:: Data lines ::
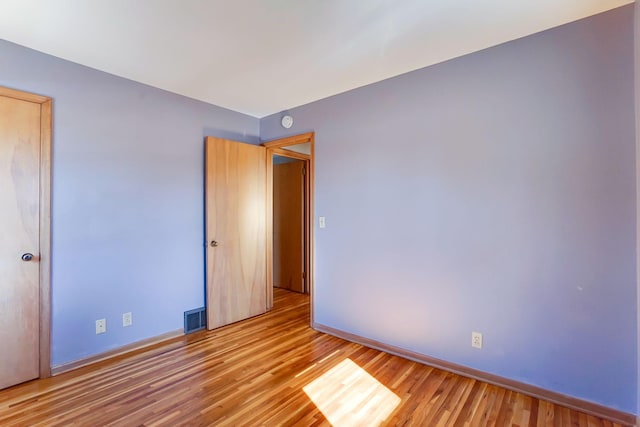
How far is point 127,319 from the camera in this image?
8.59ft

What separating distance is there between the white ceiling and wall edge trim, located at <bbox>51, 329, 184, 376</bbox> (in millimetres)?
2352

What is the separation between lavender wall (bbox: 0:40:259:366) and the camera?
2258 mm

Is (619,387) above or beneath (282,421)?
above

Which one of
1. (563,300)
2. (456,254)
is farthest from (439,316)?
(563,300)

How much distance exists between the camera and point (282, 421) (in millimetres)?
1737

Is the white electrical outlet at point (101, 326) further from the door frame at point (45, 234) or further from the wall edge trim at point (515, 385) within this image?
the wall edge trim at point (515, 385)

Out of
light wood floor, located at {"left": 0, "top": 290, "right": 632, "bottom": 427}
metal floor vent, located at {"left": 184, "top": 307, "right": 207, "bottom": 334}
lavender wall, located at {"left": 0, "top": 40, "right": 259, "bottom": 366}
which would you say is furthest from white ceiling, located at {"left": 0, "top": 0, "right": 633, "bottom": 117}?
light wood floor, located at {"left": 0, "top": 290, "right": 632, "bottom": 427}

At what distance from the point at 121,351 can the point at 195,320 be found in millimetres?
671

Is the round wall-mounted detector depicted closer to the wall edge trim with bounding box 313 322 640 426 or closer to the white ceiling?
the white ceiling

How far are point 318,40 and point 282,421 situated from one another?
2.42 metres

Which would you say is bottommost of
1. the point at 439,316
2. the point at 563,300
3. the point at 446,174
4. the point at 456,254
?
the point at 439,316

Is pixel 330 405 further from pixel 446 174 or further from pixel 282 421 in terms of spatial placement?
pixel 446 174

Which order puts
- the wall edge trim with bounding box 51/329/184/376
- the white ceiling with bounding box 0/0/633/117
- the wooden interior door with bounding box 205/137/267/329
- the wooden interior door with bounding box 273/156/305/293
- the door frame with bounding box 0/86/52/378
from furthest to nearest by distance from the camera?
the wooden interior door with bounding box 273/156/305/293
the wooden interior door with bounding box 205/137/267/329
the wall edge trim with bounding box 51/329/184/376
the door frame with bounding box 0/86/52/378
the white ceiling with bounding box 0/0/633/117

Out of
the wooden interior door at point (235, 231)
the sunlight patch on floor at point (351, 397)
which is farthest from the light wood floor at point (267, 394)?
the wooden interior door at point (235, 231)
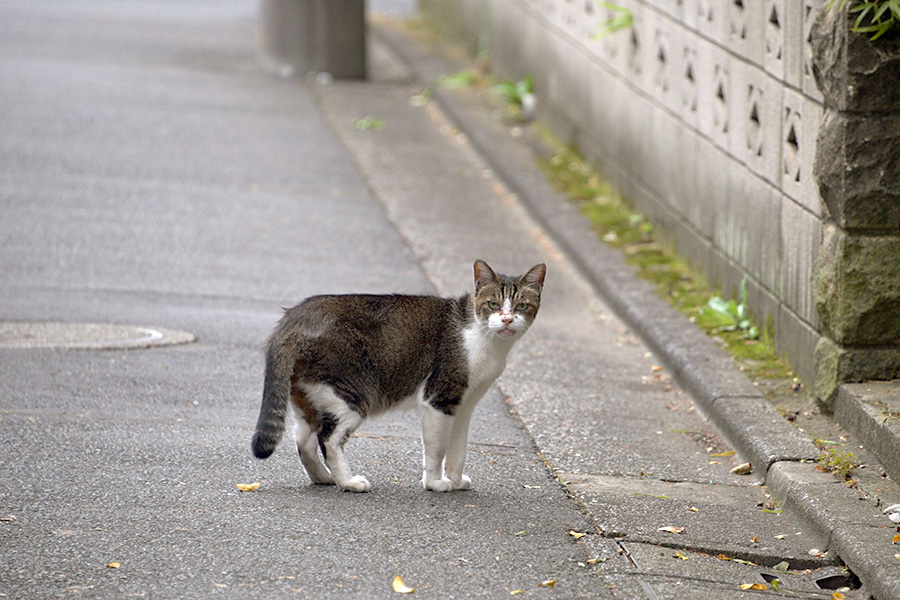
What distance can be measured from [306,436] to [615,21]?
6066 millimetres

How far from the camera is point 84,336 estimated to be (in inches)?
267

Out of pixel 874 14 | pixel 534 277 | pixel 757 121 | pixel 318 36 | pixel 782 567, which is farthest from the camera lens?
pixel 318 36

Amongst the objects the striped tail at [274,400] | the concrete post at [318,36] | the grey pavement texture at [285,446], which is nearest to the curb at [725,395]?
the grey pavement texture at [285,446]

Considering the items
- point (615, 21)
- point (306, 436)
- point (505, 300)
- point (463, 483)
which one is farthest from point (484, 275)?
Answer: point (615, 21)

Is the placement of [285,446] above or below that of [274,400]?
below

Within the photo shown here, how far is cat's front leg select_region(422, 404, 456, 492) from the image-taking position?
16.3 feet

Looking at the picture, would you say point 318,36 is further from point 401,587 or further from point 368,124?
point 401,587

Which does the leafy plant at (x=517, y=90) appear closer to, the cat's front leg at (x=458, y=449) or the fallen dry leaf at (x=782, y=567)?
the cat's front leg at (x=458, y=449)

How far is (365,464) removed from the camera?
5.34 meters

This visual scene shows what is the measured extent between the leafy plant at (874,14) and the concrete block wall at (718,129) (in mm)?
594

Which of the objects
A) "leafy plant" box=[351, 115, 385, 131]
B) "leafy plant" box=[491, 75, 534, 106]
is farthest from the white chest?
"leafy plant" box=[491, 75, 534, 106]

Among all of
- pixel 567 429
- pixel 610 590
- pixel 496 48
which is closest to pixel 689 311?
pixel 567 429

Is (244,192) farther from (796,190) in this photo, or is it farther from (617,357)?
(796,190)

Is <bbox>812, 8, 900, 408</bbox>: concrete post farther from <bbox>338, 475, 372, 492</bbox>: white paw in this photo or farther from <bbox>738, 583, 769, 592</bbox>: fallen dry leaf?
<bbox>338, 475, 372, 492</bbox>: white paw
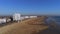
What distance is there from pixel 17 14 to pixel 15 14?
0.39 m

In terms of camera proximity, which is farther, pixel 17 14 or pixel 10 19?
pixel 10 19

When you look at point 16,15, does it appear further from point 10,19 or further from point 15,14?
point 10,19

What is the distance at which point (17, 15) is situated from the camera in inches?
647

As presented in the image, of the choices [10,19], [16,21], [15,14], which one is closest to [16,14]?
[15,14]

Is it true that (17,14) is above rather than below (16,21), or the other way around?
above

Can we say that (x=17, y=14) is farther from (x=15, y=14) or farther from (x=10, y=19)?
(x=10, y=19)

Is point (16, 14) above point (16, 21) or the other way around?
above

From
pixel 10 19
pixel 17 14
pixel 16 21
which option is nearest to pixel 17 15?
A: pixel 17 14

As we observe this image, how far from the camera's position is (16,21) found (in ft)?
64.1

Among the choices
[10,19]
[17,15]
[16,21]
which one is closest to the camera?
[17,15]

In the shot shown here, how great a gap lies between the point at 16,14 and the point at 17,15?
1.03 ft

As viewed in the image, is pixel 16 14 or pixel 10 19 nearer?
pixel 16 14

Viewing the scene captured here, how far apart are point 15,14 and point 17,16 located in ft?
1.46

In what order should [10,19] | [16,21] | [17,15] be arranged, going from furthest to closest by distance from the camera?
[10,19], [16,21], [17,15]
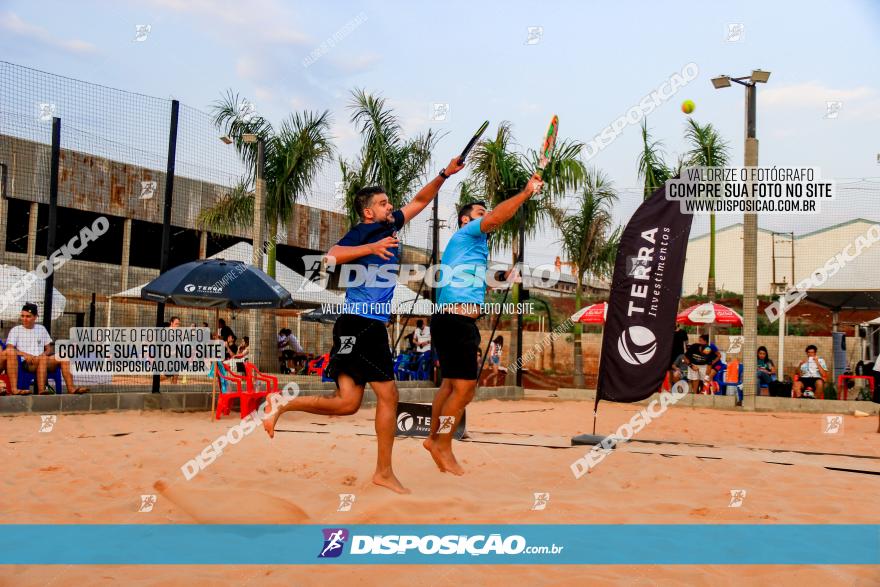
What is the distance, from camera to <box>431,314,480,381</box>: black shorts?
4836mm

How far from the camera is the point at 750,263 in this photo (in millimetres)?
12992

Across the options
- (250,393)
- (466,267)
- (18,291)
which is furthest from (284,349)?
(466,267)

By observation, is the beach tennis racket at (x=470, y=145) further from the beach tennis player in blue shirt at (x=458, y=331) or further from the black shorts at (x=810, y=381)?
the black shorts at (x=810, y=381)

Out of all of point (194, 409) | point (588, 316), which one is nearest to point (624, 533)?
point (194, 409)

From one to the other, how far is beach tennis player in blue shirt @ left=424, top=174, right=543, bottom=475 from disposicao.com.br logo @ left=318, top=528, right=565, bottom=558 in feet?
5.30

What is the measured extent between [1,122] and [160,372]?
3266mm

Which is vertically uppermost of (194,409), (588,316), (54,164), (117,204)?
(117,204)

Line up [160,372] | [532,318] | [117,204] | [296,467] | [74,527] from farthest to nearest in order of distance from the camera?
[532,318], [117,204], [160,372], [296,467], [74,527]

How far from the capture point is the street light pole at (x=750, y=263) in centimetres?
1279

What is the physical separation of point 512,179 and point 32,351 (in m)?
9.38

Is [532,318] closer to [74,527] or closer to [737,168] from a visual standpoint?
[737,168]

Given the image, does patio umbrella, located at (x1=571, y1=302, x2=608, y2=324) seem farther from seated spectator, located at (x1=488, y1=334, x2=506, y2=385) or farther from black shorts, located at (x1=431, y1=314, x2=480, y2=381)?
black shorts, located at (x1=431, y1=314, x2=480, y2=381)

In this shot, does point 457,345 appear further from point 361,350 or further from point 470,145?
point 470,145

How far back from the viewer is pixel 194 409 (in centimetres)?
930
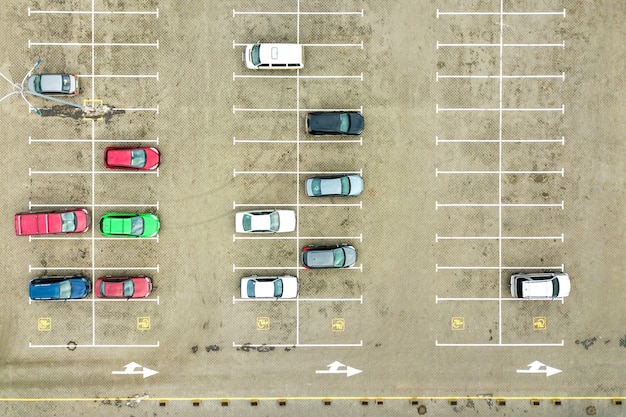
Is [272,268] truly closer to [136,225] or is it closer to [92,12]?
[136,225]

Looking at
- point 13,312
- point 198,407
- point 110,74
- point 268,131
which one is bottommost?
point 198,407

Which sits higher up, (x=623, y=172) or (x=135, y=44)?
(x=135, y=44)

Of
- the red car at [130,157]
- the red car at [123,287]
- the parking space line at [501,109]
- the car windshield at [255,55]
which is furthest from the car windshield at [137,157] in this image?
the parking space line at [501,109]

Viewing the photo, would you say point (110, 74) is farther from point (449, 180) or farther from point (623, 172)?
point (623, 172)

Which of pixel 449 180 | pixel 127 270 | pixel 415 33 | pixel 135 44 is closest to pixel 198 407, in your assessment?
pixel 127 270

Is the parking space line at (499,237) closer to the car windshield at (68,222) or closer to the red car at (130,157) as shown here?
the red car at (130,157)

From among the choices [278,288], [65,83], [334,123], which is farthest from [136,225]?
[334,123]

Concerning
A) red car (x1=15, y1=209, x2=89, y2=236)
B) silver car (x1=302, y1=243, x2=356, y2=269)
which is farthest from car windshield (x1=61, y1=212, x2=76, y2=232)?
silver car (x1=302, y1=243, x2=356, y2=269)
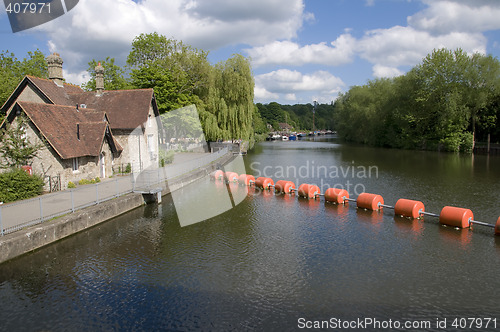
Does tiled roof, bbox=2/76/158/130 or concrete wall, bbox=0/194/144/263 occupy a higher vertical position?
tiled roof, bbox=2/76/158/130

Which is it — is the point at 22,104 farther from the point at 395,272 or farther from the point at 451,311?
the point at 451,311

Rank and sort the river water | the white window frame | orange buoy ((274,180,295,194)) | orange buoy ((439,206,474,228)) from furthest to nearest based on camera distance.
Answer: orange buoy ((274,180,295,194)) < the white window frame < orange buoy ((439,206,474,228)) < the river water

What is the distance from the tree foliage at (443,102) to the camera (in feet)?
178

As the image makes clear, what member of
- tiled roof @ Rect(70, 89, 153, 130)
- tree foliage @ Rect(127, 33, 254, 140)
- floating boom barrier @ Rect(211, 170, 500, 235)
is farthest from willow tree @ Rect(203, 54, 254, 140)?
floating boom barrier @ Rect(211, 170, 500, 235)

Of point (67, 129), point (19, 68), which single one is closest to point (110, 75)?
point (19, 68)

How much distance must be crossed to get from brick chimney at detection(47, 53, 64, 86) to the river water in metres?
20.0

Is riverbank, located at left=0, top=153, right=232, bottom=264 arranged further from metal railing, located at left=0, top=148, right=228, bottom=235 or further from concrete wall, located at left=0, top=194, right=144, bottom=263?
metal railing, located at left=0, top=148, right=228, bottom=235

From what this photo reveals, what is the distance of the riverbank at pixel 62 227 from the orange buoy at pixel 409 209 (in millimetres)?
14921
:::
Turn the material from the line holding "Does tiled roof, bbox=2/76/158/130" through the end, both ends included, into a two-column CSV with the headers text and answer. Give each answer its own row: put the wording it responds to under text and the answer under answer, with each field in double quotes and line breaks changed to spaces.

Answer to the task -
text,answer
"Does tiled roof, bbox=2/76/158/130 or concrete wall, bbox=0/194/144/263 occupy a higher vertical position?","tiled roof, bbox=2/76/158/130"
"Which is it — is the point at 22,104 farther from the point at 395,272 or farther from the point at 451,311?","the point at 451,311"
"Rank and sort the river water | the white window frame | orange buoy ((274,180,295,194)) | orange buoy ((439,206,474,228)) from furthest to nearest based on camera distance. Answer:","orange buoy ((274,180,295,194)) < the white window frame < orange buoy ((439,206,474,228)) < the river water"
"What is the distance from the tree foliage at (443,102) to the camera (in feet)?","178"
"As the image makes clear, what member of - tiled roof @ Rect(70, 89, 153, 130) - tree foliage @ Rect(127, 33, 254, 140) - floating boom barrier @ Rect(211, 170, 500, 235) is farthest from willow tree @ Rect(203, 54, 254, 140)?","floating boom barrier @ Rect(211, 170, 500, 235)"
"Of point (67, 129), point (19, 68), which single one is closest to point (110, 75)?","point (19, 68)"
"How much distance must be crossed to get from brick chimney at detection(47, 53, 64, 86) to the river water in metres?","20.0"
"Is riverbank, located at left=0, top=153, right=232, bottom=264 arranged further from metal railing, located at left=0, top=148, right=228, bottom=235 or further from concrete wall, located at left=0, top=194, right=144, bottom=263?","metal railing, located at left=0, top=148, right=228, bottom=235"
"From what this photo reveals, what is the distance of the riverbank at pixel 62 227 from the orange buoy at pixel 409 209 (in millimetres)?","14921"